## Supplied text

════════════════

LIQUID CRYSTAL DISPLAY DEVICE AND PRINTING PLATE FOR ORIENTATION FILM

Abstract

The orientation film printing pattern of a liquid crystal display panel includes a rectangular shape which adopts apexes of the respective corner portions as apexes thereof as a first rectangular shape and a rectangular shape which is constituted of a pair of short sides and a pair of long sides as a second rectangular shape. The second rectangular shape is arranged within the first rectangular shape, and assuming a length in a short-side direction between an apex of each corner portion and a connection point between one side of each corner portion on the short side and the short side as L1, and assuming a length in a long-side direction between the apex of each corner portion and the connection point between one side of each corner portion on the long side and the long side as L2, the relationship of L1<L2 is satisfied.

Description

CLAIM OF PRIORITY

The present application claims priority from Japanese application serial No. 2009-199140 filed on Aug. 31, 2009, the content of which is hereby incorporated by reference into this application.

BACKGROUND OF THE INVENTION

The present invention relates to a liquid crystal display device and a printing plate for an orientation film, and more particularly to a technique which is effectively applicable to a liquid crystal display panel having a narrow picture frame.

As has been well-known, a liquid crystal display panel has a liquid crystal layer between a pair of substrates consisting of a first substrate and a second substrate in a sandwiched manner, and a first orientation film and a second orientation film are formed on both surfaces of the liquid crystal layer respectively (see JP-A-5-257142 (patent document 1)).

These orientation films are formed by an ink-jet method or a flexography method. In a miniaturized liquid crystal display panel, the orientation films are formed by flexography method.

FIG. 10 is a view for explaining an orientation film forming method by a conventional flexography method.

════════════════

Retype the stretch of the patent text on orientation film printing from "The present invention" through "conventional flexography method.".

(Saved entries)
════════════════

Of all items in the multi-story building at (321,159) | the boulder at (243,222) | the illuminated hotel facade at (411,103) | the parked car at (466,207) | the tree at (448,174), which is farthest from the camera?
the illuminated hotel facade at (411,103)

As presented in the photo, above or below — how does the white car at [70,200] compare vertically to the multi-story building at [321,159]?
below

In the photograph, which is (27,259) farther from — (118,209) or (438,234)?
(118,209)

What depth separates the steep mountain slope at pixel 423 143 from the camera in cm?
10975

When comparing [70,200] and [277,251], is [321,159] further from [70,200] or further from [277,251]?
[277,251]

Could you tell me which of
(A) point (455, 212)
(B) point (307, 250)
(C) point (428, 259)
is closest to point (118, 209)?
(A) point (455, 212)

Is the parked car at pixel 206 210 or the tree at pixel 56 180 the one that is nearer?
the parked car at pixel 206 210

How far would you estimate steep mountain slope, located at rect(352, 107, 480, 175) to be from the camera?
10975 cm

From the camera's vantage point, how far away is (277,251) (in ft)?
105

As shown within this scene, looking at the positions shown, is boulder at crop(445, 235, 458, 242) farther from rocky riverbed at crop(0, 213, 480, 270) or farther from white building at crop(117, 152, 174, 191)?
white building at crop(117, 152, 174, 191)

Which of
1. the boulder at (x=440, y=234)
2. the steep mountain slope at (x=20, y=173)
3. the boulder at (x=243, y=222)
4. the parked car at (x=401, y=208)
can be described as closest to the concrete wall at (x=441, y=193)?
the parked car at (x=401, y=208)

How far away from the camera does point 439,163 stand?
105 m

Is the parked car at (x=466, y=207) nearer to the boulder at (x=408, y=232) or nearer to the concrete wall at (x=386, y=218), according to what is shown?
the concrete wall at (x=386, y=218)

════════════════

## Task answer
The present invention relates to a liquid crystal display device and a printing plate for an orientation film, and more particularly to a technique which is effectively applicable to a liquid crystal display panel having a narrow picture frame.

As has been well-known, a liquid crystal display panel has a liquid crystal layer between a pair of substrates consisting of a first substrate and a second substrate in a sandwiched manner, and a first orientation film and a second orientation film are formed on both surfaces of the liquid crystal layer respectively (see JP-A-5-257142 (patent document 1)).

These orientation films are formed by an ink-jet method or a flexography method. In a miniaturized liquid crystal display panel, the orientation films are formed by flexography method.

FIG. 10 is a view for explaining an orientation film forming method by a conventional flexography method.